**Goal**
Format the data from the line containing "At what distance is decorative" through the end of the data as a JSON list of strings, one string per line, omitting blank lines.

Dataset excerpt

----

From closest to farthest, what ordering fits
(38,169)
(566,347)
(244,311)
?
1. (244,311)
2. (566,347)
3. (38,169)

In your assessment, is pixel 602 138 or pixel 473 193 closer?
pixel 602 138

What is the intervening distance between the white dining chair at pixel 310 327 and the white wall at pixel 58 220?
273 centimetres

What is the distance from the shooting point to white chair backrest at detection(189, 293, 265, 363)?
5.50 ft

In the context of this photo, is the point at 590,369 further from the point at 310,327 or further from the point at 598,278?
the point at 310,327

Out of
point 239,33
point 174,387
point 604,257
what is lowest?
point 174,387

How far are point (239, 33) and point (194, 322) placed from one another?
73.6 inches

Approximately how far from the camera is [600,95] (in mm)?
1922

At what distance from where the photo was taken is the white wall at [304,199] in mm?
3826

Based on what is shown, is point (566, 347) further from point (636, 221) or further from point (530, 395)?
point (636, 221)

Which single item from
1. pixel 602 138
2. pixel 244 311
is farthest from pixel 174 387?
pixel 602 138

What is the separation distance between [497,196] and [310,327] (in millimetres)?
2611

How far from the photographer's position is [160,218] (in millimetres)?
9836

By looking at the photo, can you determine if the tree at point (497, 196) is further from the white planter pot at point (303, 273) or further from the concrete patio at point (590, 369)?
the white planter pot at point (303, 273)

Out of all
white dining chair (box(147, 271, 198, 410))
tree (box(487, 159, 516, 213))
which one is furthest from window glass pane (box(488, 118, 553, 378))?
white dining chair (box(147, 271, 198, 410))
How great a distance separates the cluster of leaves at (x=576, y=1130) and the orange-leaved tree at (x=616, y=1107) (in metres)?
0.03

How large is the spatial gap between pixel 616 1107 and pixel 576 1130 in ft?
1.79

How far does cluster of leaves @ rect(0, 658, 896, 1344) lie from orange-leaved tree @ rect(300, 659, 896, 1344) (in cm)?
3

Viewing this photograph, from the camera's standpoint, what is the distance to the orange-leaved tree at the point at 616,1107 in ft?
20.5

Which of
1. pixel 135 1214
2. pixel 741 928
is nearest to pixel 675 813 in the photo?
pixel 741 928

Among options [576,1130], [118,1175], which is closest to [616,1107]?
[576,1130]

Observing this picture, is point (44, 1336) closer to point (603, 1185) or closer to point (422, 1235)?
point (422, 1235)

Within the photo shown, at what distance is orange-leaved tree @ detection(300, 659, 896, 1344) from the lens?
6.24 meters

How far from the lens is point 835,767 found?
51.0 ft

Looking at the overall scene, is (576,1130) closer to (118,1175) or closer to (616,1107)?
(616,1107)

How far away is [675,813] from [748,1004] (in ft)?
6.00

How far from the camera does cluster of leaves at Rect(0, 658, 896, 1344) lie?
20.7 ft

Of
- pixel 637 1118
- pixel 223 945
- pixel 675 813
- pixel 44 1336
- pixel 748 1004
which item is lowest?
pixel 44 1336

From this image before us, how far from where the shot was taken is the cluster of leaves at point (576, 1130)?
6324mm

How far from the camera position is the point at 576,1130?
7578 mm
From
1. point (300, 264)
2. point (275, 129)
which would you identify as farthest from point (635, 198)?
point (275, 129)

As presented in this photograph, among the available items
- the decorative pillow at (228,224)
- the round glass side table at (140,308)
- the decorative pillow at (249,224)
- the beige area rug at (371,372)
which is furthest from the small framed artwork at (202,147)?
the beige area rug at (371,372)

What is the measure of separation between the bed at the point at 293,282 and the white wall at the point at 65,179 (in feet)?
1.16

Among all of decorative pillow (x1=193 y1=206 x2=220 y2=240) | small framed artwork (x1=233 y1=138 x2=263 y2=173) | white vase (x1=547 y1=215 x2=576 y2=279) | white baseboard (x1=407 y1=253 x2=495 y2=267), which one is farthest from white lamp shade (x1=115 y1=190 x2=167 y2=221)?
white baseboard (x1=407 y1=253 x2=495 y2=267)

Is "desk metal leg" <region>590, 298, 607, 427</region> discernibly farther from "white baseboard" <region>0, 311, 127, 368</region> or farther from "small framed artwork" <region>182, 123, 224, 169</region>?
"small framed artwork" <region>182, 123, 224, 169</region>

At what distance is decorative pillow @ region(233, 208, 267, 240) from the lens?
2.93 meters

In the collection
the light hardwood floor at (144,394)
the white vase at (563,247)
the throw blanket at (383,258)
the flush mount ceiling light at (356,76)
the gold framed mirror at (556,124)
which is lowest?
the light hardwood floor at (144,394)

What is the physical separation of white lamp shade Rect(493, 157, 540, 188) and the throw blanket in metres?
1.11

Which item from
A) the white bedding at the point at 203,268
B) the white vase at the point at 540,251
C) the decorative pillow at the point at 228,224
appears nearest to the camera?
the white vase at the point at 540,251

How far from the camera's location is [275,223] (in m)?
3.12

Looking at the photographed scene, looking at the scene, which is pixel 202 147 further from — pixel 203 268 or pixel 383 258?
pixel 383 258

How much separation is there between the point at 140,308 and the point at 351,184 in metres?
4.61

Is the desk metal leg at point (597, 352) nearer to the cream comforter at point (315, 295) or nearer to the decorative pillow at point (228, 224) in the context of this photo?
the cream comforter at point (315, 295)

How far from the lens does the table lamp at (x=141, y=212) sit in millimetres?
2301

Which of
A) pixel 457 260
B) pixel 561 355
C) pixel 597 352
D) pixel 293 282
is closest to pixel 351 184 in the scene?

----

**Problem solution**
[
  "At what distance is decorative pillow @ region(233, 208, 267, 240) from the lens?",
  "2.93 meters",
  "In the collection",
  "the light hardwood floor at (144,394)",
  "the white vase at (563,247)",
  "the throw blanket at (383,258)",
  "the flush mount ceiling light at (356,76)",
  "the gold framed mirror at (556,124)",
  "which is lowest?",
  "the light hardwood floor at (144,394)",
  "What is the physical separation of white lamp shade Rect(493, 157, 540, 188) and the throw blanket in metres?",
  "1.11",
  "Which item from",
  "A) the white bedding at the point at 203,268",
  "B) the white vase at the point at 540,251",
  "C) the decorative pillow at the point at 228,224",
  "appears nearest to the camera?",
  "the white vase at the point at 540,251",
  "How far from the camera's location is [275,223] (in m)?",
  "3.12",
  "Looking at the photographed scene, looking at the scene, which is pixel 202 147 further from — pixel 203 268 or pixel 383 258?",
  "pixel 383 258",
  "How much separation is there between the point at 140,308 and the point at 351,184 in metres?",
  "4.61",
  "Is the desk metal leg at point (597, 352) nearer to the cream comforter at point (315, 295) or nearer to the decorative pillow at point (228, 224) in the context of this photo?",
  "the cream comforter at point (315, 295)",
  "How far from the lens does the table lamp at (x=141, y=212) sit in millimetres?",
  "2301",
  "Which of",
  "A) pixel 457 260",
  "B) pixel 561 355",
  "C) pixel 597 352",
  "D) pixel 293 282",
  "is closest to pixel 351 184 in the scene?"
]